Before cytolytic therapy is initiated in patients with certain neoplastic diseases (eg, lymphoma, leukemia), treatment with rasburicase or allopurinol should be considered along with increasing urine flow by increasing oral or IV fluids to reduce urate crystalluria. Making the urine more alkaline (by giving oral or IV sodium bicarbonate or acetazolamide) has been recommended by some but is controversial because it may also induce urinary calcium phosphate precipitation and crystalluria, which may worsen AKI.

The renal vasculature is very sensitive to endothelin, a potent vasoconstrictor that reduces renal blood flow and glomerular filtration rate. Endothelin is implicated in progressive renal damage, and endothelin receptor antagonists have successfully slowed or even halted experimental renal disease.
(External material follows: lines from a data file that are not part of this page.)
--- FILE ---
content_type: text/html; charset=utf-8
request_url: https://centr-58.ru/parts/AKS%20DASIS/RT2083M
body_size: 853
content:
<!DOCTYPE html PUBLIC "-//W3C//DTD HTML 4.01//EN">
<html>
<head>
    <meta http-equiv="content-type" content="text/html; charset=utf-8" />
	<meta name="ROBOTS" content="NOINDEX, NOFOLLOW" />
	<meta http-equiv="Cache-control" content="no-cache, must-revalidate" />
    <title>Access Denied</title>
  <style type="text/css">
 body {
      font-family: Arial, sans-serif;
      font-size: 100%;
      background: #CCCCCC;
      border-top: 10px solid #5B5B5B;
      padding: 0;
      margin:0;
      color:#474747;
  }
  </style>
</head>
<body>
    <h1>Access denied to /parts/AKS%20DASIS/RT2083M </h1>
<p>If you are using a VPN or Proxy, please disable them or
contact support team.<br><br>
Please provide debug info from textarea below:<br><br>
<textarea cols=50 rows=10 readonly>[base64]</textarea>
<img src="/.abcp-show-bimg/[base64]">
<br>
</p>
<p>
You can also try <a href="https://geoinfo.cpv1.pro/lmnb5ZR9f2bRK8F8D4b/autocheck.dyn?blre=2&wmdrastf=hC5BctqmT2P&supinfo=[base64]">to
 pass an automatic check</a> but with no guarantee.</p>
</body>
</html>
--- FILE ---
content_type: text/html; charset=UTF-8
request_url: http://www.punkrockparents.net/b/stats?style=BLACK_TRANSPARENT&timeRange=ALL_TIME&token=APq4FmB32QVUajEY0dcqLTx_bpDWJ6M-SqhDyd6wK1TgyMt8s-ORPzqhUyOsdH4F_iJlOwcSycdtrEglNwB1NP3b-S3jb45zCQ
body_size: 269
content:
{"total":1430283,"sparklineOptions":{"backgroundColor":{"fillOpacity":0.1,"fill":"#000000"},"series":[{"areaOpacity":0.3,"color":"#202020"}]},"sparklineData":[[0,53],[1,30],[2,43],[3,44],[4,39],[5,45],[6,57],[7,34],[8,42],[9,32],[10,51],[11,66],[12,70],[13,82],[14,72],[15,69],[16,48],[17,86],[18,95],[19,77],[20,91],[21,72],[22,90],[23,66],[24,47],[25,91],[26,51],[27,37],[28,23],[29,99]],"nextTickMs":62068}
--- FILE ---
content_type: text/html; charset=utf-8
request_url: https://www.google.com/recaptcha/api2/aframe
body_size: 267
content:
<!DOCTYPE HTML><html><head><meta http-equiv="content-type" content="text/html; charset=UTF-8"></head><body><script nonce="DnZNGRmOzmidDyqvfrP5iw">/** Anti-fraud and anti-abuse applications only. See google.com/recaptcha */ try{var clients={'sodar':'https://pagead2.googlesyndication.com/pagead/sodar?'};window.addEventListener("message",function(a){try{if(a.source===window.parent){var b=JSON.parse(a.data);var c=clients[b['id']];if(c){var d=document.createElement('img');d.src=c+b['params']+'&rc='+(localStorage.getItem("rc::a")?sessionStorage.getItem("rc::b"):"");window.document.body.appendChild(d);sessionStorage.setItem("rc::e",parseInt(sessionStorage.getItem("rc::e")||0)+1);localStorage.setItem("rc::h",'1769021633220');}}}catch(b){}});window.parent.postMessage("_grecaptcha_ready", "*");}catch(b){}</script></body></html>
Antiendothelin antibodies and endothelin-receptor antagonists are being studied to protect the kidney against ischemic AKI.

• Causes of AKI can be prerenal (eg, kidney hypoperfusion), renal (eg, direct effects on the kidney), or postrenal (eg, urinary tract obstruction distal to the kidneys).

• With AKI, consider ECF volume depletion and nephrotoxins, obtain urinary diagnostic indices and measure bladder residual volume to identify obstruction.

• Avoid using iodinated IV contrast in imaging studies.

• Initiate hemodialysis or hemofiltration as needed for pulmonary edema, hyperkalemia, metabolic acidosis, or uremic symptoms unresponsive to other treatments.

• Minimize risk of AKI in patients at risk by maintaining normal fluid balance, avoiding nephrotoxins (including iodinated intravenous contrast agents) when possible, and taking precautions such as giving fluids or drugs when contrast or cytolytic therapy is necessary.

Which disorder is a Postrenal cause of acute kidney injury?

Which condition can cause rhabdomyolysis Eno?

Which clinical manifestation of acute kidney injury may cause changes in an electrocardiogram?

Which is the main electrolyte disturbance in rhabdomyolysis?